The incentives are there to induce smaller employers to train staff. But will it become custom and practice? Andrew Mourant reports
It sounds too good to be true. A core of unqualified workers in small industries, long by-passed by the national drive to broaden and improve skills, are at last being helped because of an unprecedented government offer - send your staff for training and we will reimburse their wages.
About 1,800 small employers and 6,000 employees in six pilot areas have signed up. Government money, originally pound;40 million, has been increased to pound;130 million. From the autumn, a further 12 areas - as yet undecided - will benefit.
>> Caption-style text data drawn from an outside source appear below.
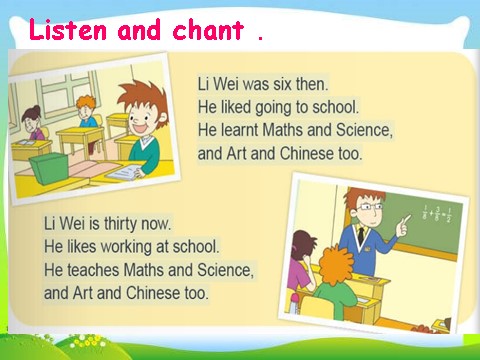 五年级下册英语（外研版三起点）教学Module2 Unit2 Mr Li was a teacherppt课件第9页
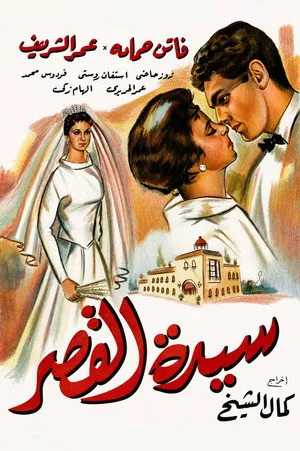 Sayedat el kasr poszter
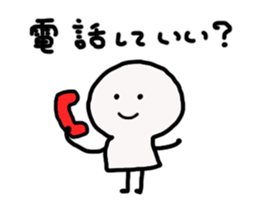 kotonoha proverb 2 include condolence sticker #11623912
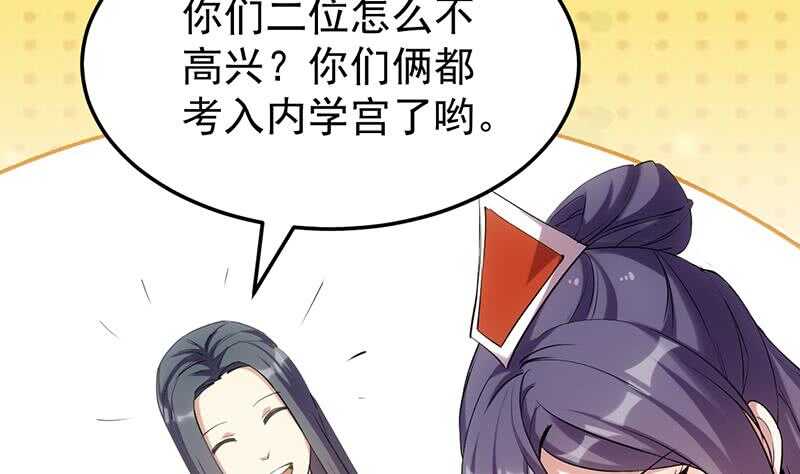 🍗逆天神龙系统 第45话 聊点禁忌的事 第8页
Employers are repaid the cost of releasing employees. Free or low-cost assessment, training and accreditation are given those working towards various qualifications up to NVQ level 2, including basic literacy, numeracy and English as a second language. Michael Stark, the Learning and Skills Council's assistant director of skills and workforce development, sees the project as a revolution.
"The target group has almost never been addressed before," he says.
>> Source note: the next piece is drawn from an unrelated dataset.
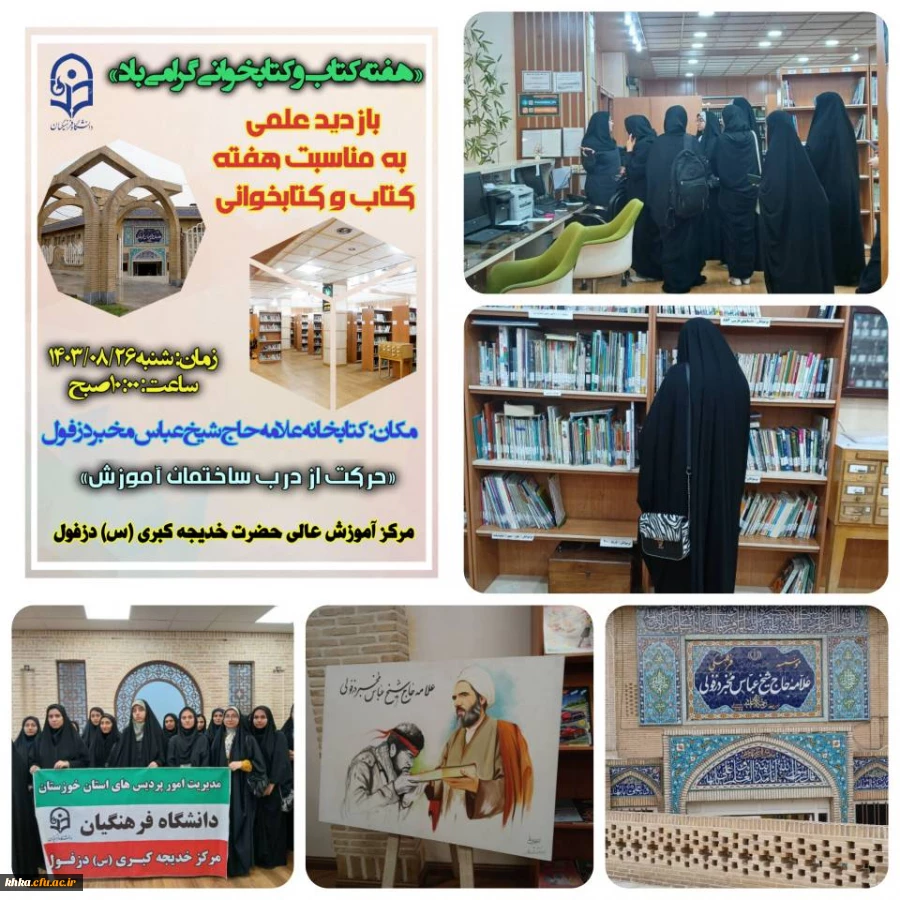 InShot_۲۰۲۴۱۱۱۶_۱۵۱۱۴۳۵۱۶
"It isn't something for the usual suspects - for instance if you go to John Lewis, they have a tradition of staff training. We're discovering firms who aren't doing anything like that. It has always been said that employers won't train low-skilled, low-wage staff. I think what we're doing is the best training offer that has ever been made. We think the qualifications will be good for both parties and produce a fast rate of return."
The number of employees who stick with the scheme is high - Mr Stark says only 20 out of 6,000 have dropped out.
But what happens when the pilot money runs out? Wage subsidy at that level can't go on for ever.
"We've had to fit in with EU rules but we can't go on providing free wages to every employer in the land," says Mr Stark. "It could be possible to turn off the tap yet still offer support. Some might say it is a bit like a drug addict giving away free heroin so that the addict will pay for it later."
Simon McAulay, managing director of Anglo Felt, a fabric recycling firm in Rochdale, has reservations about the scheme. The free money he likes. He is keen to make his business more structured while retaining the support of his "loyal and excellent workforce". Nine of the 26 staff, whose skills would not transfer easily, have begun an NVQ 2 in manufacturing.
"We're in a business with traditional ideas," he says. "We've always spent money on training, but the Government has given us a bit of a leg up. " Mr McAulay was more impressed with a precisely targeted scheme which, he says, the pilots should draw on - Strategic Training for Apparels and Textiles (Stat).
"It was an interesting approach and a light touch of government," he says.
"We put a broad proposal together - we wanted to get manuals written on the machines so people could work them; we sent the operations manager to Cranfield on an executive development course.
"Stat is the best training initiative we've ever had - it's a shame they haven't done it again."
Michael Stark at the LSC may hope small firms grow "addicted" to the concept and other elements of the package after the wage subsidies end. But for Mr McAulay, money is crucial. He questions what difference an NVQ 2 in manufacturing will make to his business. "We regard training as important but would choose fewer people and train them more," he says. "The Government is interested in the numbers game whereas we're interested in maximising our investment in training."
Neil Crook, in textiles for 25 years, has embraced the chance to get his NVQ, despite its shortcomings. "I think there are a lot of gaps in it - I don't think it fits in with the job I'm doing," he says. "I think it's made for more recognised industries."
Yet he sees its broader value.
"Despite all my experience, I've no qualifications to show for it," he says. "When the chance of doing the NVQ came up, it took me 30 seconds to make up my mind. It will give me some recognition for all I've been doing over 25 years."